*JOB*.
Please pick out each line of the material below that contains the string "sports" and copy it. Case counts.

*MATERIAL SHOWN*.
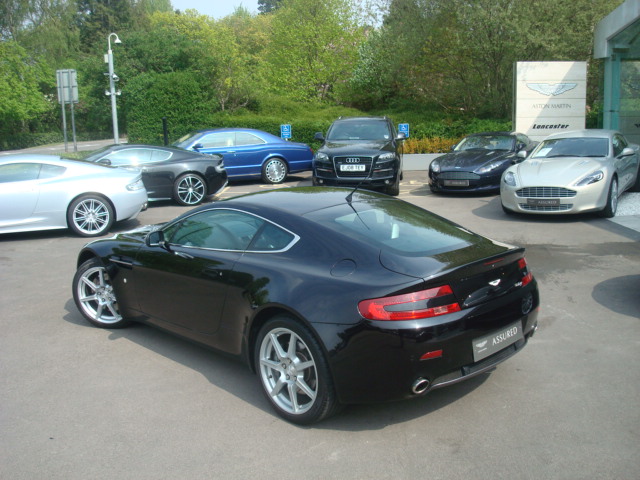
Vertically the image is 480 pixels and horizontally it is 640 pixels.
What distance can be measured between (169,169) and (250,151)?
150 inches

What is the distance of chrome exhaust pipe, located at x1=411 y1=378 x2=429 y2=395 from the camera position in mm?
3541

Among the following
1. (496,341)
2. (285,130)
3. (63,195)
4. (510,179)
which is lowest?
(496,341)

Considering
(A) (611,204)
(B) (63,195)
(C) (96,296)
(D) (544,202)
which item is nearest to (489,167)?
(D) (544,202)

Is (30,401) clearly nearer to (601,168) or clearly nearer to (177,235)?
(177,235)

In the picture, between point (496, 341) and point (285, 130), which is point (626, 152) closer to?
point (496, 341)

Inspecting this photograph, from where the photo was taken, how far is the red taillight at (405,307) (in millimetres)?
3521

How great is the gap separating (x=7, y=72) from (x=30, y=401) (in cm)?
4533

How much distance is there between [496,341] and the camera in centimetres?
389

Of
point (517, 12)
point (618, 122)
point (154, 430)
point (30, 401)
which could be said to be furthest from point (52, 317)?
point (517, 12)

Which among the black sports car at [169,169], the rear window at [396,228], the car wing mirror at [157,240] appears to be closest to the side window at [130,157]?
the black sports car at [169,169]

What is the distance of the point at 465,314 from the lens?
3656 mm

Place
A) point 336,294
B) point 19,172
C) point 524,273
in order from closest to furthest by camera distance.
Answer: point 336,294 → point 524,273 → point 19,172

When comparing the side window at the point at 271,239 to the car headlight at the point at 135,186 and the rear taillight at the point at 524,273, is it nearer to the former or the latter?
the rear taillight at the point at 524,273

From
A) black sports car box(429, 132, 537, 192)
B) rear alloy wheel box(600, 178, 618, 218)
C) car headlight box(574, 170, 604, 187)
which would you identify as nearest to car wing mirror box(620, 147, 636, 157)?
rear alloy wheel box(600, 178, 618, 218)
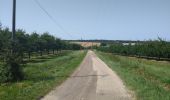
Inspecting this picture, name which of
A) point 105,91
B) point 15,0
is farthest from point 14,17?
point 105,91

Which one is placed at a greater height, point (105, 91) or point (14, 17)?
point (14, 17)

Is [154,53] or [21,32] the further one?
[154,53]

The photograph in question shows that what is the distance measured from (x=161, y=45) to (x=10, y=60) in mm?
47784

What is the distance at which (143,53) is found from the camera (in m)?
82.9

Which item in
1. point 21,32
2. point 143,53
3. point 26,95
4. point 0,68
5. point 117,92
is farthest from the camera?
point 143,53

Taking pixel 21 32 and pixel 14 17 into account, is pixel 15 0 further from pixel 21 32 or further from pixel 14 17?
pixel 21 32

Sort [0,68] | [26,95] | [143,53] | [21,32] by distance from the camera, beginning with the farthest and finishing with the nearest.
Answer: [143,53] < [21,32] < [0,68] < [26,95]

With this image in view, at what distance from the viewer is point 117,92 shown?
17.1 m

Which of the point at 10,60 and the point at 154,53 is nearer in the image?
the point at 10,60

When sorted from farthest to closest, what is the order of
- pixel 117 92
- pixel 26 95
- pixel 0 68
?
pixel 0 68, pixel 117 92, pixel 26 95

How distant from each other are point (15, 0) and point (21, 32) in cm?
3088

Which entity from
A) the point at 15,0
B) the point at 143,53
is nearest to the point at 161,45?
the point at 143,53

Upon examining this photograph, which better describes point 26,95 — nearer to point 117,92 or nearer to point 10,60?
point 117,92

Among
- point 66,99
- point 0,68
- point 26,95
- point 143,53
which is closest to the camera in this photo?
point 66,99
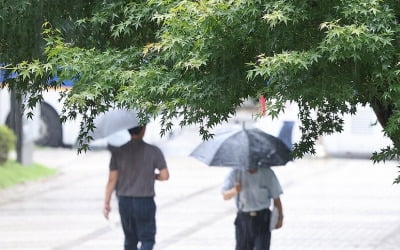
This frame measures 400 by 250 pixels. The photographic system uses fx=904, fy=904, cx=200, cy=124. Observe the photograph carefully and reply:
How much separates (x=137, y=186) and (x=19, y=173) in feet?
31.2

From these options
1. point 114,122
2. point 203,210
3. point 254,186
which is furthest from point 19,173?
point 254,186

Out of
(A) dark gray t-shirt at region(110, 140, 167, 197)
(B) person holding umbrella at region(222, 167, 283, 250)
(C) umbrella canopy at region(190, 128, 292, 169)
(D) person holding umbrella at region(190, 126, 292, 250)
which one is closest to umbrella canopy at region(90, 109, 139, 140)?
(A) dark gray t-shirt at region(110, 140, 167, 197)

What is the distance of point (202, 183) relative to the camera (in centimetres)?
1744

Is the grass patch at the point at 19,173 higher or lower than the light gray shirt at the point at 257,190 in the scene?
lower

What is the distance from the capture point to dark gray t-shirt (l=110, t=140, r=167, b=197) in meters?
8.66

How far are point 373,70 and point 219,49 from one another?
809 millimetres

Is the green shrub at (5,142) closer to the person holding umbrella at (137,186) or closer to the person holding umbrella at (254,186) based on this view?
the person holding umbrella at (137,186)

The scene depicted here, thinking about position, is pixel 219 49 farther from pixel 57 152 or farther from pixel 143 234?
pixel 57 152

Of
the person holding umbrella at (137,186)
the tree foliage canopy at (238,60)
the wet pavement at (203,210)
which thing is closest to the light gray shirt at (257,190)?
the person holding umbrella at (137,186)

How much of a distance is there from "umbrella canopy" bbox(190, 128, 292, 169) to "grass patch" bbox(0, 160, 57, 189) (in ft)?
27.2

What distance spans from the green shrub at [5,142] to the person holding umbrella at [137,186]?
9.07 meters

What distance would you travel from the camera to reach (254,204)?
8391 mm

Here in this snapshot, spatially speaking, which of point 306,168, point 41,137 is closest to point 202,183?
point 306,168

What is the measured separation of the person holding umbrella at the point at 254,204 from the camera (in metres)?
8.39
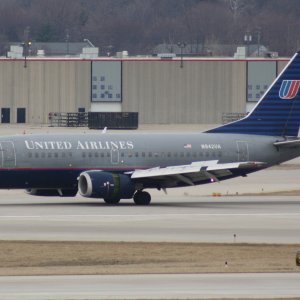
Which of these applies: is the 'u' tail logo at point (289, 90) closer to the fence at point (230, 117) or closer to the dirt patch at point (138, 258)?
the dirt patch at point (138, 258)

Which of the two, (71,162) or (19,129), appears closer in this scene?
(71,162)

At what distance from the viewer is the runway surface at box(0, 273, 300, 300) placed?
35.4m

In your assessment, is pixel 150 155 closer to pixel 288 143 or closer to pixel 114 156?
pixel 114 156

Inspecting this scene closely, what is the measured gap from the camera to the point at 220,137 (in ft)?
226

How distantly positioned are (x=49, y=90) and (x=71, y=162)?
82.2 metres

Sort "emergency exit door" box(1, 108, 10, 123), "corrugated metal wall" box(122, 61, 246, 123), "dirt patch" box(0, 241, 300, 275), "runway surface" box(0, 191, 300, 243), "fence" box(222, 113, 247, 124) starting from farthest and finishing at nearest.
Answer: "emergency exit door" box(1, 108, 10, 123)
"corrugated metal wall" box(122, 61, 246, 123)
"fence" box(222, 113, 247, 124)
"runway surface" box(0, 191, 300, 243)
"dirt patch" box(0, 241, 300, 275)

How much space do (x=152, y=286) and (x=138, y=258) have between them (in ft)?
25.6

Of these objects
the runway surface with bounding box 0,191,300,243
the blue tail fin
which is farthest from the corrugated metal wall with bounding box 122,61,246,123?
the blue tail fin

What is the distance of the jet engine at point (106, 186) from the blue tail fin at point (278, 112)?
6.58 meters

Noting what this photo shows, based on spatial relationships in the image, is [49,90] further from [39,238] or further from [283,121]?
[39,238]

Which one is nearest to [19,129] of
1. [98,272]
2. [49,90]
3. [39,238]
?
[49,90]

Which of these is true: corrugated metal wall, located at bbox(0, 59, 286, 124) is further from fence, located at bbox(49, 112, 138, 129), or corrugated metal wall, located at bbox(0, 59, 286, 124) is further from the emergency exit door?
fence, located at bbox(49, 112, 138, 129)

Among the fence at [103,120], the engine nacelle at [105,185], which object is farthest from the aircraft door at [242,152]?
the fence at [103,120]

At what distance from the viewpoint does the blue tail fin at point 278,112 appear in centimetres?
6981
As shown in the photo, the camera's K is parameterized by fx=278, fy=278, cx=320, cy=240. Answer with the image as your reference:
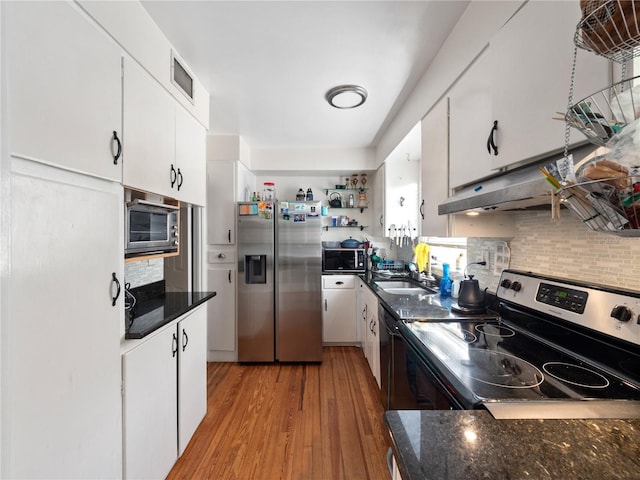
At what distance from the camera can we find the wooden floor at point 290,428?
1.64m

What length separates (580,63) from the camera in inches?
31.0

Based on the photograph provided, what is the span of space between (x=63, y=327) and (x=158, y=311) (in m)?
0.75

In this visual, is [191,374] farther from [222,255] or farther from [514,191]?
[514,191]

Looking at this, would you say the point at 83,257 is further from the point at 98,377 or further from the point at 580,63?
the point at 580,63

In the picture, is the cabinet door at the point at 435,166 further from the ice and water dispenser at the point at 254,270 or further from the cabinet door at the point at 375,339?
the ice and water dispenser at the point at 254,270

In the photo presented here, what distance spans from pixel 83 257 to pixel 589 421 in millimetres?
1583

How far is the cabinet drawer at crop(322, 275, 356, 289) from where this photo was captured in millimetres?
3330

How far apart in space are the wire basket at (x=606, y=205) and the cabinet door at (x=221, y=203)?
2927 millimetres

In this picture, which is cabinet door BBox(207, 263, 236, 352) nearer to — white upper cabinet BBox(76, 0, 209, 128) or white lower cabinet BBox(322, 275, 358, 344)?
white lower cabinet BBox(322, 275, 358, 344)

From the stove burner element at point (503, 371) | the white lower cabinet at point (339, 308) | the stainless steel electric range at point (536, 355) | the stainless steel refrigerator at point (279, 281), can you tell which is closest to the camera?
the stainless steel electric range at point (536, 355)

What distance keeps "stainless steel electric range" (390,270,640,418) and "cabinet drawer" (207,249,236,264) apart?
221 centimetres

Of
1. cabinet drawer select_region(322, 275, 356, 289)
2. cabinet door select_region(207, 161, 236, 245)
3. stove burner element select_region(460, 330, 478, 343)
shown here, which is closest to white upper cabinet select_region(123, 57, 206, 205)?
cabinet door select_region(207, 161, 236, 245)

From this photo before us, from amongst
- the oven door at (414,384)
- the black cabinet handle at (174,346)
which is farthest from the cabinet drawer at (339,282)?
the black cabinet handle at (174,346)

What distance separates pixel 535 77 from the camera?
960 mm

==

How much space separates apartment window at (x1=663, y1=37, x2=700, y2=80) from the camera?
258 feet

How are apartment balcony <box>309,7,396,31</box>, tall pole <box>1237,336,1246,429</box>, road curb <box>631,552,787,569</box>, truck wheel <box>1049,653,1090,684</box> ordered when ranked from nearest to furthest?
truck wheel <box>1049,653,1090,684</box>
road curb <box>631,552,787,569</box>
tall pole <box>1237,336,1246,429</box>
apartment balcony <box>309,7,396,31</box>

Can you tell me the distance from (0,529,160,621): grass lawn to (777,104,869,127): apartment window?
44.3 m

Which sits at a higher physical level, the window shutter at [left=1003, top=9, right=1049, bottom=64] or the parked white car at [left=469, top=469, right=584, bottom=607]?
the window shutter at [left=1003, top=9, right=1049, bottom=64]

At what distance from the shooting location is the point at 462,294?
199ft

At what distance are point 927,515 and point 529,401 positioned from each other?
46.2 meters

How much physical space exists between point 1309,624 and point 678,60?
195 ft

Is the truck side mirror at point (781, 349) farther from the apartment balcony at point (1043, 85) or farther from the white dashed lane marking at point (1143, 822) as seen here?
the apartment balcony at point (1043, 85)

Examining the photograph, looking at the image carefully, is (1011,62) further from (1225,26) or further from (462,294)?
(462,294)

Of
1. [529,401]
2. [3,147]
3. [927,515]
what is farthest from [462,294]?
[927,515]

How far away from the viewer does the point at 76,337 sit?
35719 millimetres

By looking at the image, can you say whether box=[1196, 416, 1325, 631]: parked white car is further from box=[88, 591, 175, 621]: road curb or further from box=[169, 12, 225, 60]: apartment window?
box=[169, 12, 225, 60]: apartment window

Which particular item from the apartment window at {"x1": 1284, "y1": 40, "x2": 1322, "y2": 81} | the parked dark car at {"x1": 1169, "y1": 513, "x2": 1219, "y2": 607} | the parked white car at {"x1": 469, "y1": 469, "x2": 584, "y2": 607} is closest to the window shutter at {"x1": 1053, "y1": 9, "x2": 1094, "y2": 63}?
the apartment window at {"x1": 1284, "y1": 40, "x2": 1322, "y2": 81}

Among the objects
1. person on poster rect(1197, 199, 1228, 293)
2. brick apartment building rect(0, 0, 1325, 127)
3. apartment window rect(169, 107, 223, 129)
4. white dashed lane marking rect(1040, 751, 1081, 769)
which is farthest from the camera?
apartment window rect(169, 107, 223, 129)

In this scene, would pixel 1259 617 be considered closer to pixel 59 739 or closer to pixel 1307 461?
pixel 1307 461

*THE ANSWER*.
Which among the black sports car at [169,169], the rear window at [396,228], the car wing mirror at [157,240] appears to be closest to the side window at [130,157]?
the black sports car at [169,169]
A) black sports car box(429, 132, 537, 192)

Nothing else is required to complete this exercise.